2) Understand That You Won’t Like Everyone Who’s in Your Chair, and Not Everyone in the Chair Will Love You
Keep it in check you guys. Do not get crazy, do not burn bridges, do not make a fool of yourself.
There will be clients who want nothing more than to make your life hell. It happens. AND IT HAPPENS EVERYWHERE. Doesn’t matter how much you charge or what part of town you’re in. Someone will hassle you on your prices, your work, etc. It just happens. These are people who probably have limited control on their own lives and so they have to take it out on you.
Just like the girl who comes in and cries when she sees her hair because she’s so happy- you will have the flipside.
Don’t get mad, don’t start pointing fingers.
-Start by asking what they would like changed.
If it’s a style, fix it, but if it’s something that’s big (like color) then offer to have them come in (WHENEVER IS BEST FOR THEM) and offer to change it for them.
-If they’re haggling you on prices, try to stay firm.
Much like children, clients will push about your prices. The minute you flex for them- they’re going to want that treatment all the time. Suddenly your appointment is $60 when you know it should have been $80.
And the trick that gets them:
If they start throwing out, “Well at THIS OTHER SHOP, it’s only $20 for haircuts”.
You say:
“That sounds like a great deal. If you want to book with them to get that amazing discount- go for it. I won’t be offended.”
And then let them know that your haircuts stay firm at $___.
I’ve never had a client leave my chair. It’s a bit of a weird move- because you’re basically encouraging them to go.
Again, much like children- they’re threatening to run away and you’re calling the bluff.
“You want to run away? Sure. You want a PB&J for the road?”
You feel like an ass, but I promise- if they haggle you once, they’ll do it over and over til you call them out.
And for women who come in and are just never pleased- understand that you have nothing to do with that. They are just in it to complain and it has nothing to do with what service you performed. Unless you sprayed water on them, turned them orange and slapped their mother- you probably did nothing wrong.
3) Drop the Ego, and Quick.
Look, I get it- we all come out of school thinkin’ we’re Tabatha Coffey/Takashi/Kim Kimble.
The truth is- we aren’t even close.
You will always have to go to new classes, you will always have to learn new trends, and you better trust and believe- there will always be someone bigger, badder, and better than you.
As stylists, we develop this rock star mentality that one day we’re going to be somebody and go places and the fact of the matter is- that’s only maybe. The odds are more likely that you will be the new kid in the salon and you will be low man on the totem pole.
I’ll let you in on a secret though- good hairdressers are confident, but not arrogant. We understand that the appointment isn’t about us. We’re merely a backdrop at the end of the appointment when the client is staring at herself in the mirror. We are about as important to a client has a blow-dryer. Understanding this quickly will set you up in a way that will humanize you, make you relatable. When the appointment is over and you’ve shown that you’re an amazing, glorified blow dryer and you’ve proven that this day wasn’t all about you- your client is more likely to pimp your name around town.

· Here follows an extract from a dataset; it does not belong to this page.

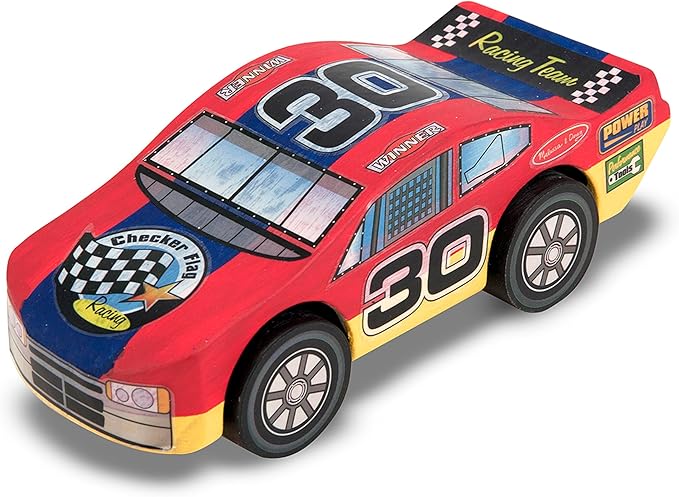 Melissa & Doug Decorate-Your-Own Wooden Race Car Craft Kit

You want them saying that you made them feel amazing.
Getting your hair done is a luxury. It’s something women do to feel special. They want you to do magic that somehow gives them the same feeling as loosing 10 pounds, suddenly not having acne, or kissing their boyfriend.
And focusing on yourself and your big, fat ego has nothing to do with it.
Weeeelllll, that was longwinded wasn’t it?
Take my advice with a grain of salt and understand I’m not trying to brow beat you, or make you feel horrible. I want you to succeed.